Fußball-Rekordmeister muss zum Global Player werden Wer san mia? - Der FC Bayern im Umbruch

Uli Hoeneß fehlt dem deutschen Rekordmeister - gerade jetzt. Topspieler werden immer teurer, die internationale Konkurrenz droht davonzuziehen. Der Klub muss den Sprung zum Global Player schaffen.
Allianz Arena in München: "Edmund, wir brauchen ein neues Stadion"

Allianz Arena in München: "Edmund, wir brauchen ein neues Stadion"

Foto: Bernd Ducke/Allianz Arena

Früher knallten in der Vorstandsetage des FC Bayern München öfter mal die Türen. Dann hörte man Uli Hoeneß (63) knurren: "Mach doch, was du willst." Die lautstarken Auseinandersetzungen zwischen Klubpräsident Hoeneß und Vorstandschef Karl-Heinz Rummenigge (59) gehörten zum FC Bayern wie der Ball zum Spiel. Gab es ein Problem, fetzten sich die beiden oft so lange, bis eine Lösung gefunden war. Danach redeten sie bisweilen tagelang kein Wort mehr miteinander.

Emotio gegen Ratio - die beiden Alphatiere prägten den FC Bayern viele Jahre lang. Inzwischen ist es still geworden im zweiten Stock der Bayern-Zentrale. Vorstandschef Rummenigge schreitet wortlos über den blaugrauen Teppich mit weißen FC-Bayern-Logos. Er kommt gerade aus dem Urlaub auf Sylt zurück. Sein Teint ist gebräunt, der Blick grimmig. Auch in den Ferien hing Rummenigge ständig am Telefon.
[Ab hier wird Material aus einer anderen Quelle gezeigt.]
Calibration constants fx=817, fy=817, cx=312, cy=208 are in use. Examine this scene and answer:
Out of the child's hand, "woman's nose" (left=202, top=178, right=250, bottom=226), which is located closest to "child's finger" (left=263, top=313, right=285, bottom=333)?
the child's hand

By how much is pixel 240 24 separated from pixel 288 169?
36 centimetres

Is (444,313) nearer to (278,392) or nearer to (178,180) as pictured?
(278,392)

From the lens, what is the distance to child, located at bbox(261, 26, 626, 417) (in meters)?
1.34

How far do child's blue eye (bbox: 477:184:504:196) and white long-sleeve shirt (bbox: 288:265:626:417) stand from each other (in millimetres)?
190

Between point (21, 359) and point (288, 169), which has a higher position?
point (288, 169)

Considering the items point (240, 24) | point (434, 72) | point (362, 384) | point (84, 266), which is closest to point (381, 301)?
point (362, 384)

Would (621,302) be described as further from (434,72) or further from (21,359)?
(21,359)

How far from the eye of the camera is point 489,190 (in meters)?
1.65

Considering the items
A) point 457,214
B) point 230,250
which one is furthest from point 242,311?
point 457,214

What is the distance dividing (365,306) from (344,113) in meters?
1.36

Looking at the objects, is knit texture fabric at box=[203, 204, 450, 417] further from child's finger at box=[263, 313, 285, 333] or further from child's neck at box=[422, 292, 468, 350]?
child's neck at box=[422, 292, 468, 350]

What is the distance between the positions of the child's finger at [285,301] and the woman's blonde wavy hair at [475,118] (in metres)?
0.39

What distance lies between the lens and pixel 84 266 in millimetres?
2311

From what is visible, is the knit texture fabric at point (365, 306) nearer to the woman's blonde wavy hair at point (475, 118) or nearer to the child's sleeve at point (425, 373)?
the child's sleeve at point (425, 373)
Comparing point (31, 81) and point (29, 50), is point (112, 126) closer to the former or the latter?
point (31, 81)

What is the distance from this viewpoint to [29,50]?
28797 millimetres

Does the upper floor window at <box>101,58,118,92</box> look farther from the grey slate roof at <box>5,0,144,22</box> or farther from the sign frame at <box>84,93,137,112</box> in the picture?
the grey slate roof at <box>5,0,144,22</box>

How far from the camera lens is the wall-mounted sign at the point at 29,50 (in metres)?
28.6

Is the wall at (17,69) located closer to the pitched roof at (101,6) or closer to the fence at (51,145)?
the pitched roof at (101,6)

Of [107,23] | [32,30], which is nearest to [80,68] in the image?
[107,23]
In der heißen Phase der Transferperiode stehen folgenschwere Entscheidungen an. Manchester United (ManU) interessierte sich für Bayern-Stürmer Thomas Müller, englische Medien sprachen von einem Gebot über unglaubliche 82 Millionen Euro. Den Abgang eines zweiten Publikumslieblings kann sich Rummenigge aber kaum erlauben: "Wir werden keinen Spieler mehr an Manchester United abgeben."
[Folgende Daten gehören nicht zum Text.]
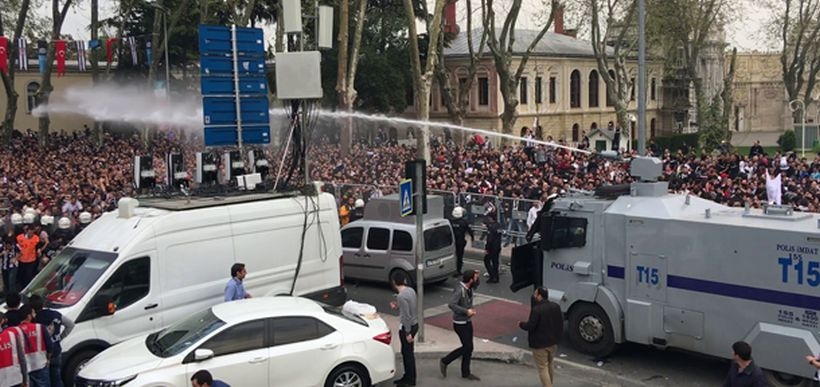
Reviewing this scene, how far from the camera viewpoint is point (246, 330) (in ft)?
29.5

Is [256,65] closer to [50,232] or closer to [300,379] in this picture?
[50,232]

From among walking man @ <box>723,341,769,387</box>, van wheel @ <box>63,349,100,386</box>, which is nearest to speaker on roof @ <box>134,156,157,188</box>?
van wheel @ <box>63,349,100,386</box>

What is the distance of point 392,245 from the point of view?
16016mm

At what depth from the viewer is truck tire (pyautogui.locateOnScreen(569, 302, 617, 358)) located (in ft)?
38.2

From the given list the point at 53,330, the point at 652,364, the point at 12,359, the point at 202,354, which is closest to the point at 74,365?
the point at 53,330

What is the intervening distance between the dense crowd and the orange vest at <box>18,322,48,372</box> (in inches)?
283

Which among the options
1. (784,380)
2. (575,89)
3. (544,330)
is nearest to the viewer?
(544,330)

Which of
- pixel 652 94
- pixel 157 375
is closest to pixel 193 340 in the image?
pixel 157 375

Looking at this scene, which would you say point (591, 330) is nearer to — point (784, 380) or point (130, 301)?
point (784, 380)

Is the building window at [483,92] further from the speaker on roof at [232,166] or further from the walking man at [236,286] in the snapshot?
the walking man at [236,286]

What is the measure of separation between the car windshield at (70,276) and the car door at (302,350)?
283cm

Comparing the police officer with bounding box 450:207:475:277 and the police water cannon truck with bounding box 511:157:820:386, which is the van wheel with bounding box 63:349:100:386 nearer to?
the police water cannon truck with bounding box 511:157:820:386

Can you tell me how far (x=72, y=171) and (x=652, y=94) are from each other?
213 ft

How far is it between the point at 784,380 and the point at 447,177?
55.4 ft
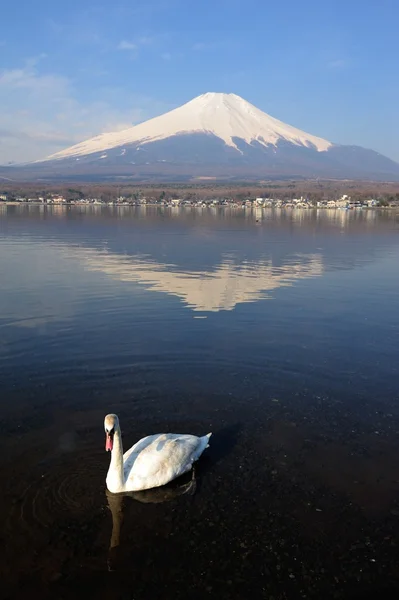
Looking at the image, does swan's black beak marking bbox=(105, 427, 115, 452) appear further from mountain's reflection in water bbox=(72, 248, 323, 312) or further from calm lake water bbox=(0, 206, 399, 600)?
mountain's reflection in water bbox=(72, 248, 323, 312)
Schon nach dem Wechsel von Mittelfeldstar Bastian Schweinsteiger zu ManU tobte ein Shitstorm durch die bayerischen Fanforen. Einige Anhänger hielten Rummenigge vor, er verscherble die Seele des Klubs. Ein häufiger Kommentar: Unter Hoeneß hätte es das nicht gegeben.
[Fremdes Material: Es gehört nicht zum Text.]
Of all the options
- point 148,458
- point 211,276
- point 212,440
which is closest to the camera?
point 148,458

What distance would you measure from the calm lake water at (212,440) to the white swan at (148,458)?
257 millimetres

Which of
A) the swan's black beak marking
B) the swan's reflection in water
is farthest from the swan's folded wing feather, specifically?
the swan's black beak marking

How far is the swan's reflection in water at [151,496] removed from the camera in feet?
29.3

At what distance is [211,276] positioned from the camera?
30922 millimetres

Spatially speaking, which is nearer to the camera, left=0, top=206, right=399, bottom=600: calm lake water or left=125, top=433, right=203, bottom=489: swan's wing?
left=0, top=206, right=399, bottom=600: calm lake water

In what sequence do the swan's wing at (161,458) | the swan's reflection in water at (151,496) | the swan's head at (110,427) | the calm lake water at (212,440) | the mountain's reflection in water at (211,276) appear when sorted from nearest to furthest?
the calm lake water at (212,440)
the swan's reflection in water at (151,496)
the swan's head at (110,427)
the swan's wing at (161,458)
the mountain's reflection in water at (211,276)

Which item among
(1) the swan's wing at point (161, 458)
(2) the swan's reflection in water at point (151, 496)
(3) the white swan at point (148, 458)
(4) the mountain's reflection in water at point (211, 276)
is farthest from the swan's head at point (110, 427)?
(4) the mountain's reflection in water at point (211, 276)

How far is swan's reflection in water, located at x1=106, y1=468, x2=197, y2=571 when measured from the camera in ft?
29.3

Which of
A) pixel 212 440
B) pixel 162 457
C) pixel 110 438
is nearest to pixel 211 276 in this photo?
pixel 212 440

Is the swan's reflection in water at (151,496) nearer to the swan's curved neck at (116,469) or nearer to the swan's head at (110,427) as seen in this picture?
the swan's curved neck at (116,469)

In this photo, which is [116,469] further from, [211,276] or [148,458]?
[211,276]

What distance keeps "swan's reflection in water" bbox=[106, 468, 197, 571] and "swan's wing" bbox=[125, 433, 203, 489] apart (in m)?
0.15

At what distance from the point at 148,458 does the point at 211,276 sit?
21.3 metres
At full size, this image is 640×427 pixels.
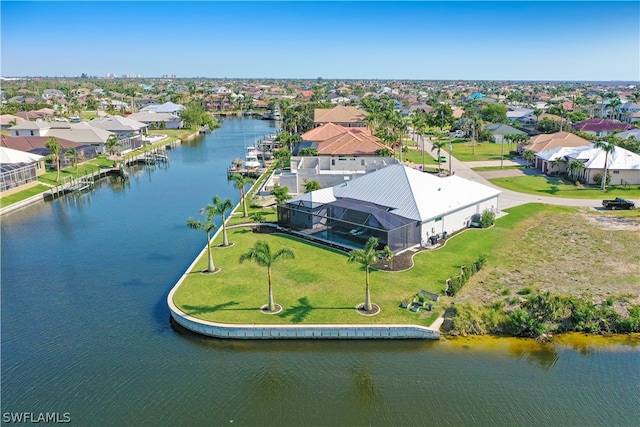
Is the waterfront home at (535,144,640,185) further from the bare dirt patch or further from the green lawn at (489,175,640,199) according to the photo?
the bare dirt patch

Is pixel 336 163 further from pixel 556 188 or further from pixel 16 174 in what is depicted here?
pixel 16 174

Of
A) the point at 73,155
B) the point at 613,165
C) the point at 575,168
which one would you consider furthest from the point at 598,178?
the point at 73,155

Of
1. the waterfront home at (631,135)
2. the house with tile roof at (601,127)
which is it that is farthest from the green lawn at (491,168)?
the house with tile roof at (601,127)

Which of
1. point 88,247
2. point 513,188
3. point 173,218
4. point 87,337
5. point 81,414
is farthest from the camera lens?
point 513,188

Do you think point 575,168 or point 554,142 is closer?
point 575,168

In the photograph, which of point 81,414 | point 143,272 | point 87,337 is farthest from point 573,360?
point 143,272

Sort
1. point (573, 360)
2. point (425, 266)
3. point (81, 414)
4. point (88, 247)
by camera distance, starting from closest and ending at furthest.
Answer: point (81, 414) < point (573, 360) < point (425, 266) < point (88, 247)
Rummenigge lässt sich in einen Ledersessel fallen und seufzt. Er ist auf sich allein gestellt, Mitte 2014 musste Hoeneß wegen Steuerhinterziehung ins Gefängnis. Das Büro des Ex-Präsidenten, das Hoeneß als Freigänger jetzt wieder täglich aufsucht, ist abgedunkelt und geschlossen. Aus den großen Fragen hält Hoeneß sich heraus, keinesfalls will er gegen die Auflagen der Justiz verstoßen. "Die hitzigen Debatten mit Uli Hoeneß fehlen mir", sagt Rummenigge.

Foto: manager magazin

Gerade jetzt wäre ihm der Patriarch eine große Hilfe mit seiner Erfahrung, seinem Charisma. Der FC Bayern erlebt die wohl größte Zäsur seit den 70er Jahren, personell wie wirtschaftlich. Er muss den Sprung schaffen vom regional verankerten Mittelständler zum globalen Konzern. Oder er wird - international betrachtet - nach hinten durchgereicht.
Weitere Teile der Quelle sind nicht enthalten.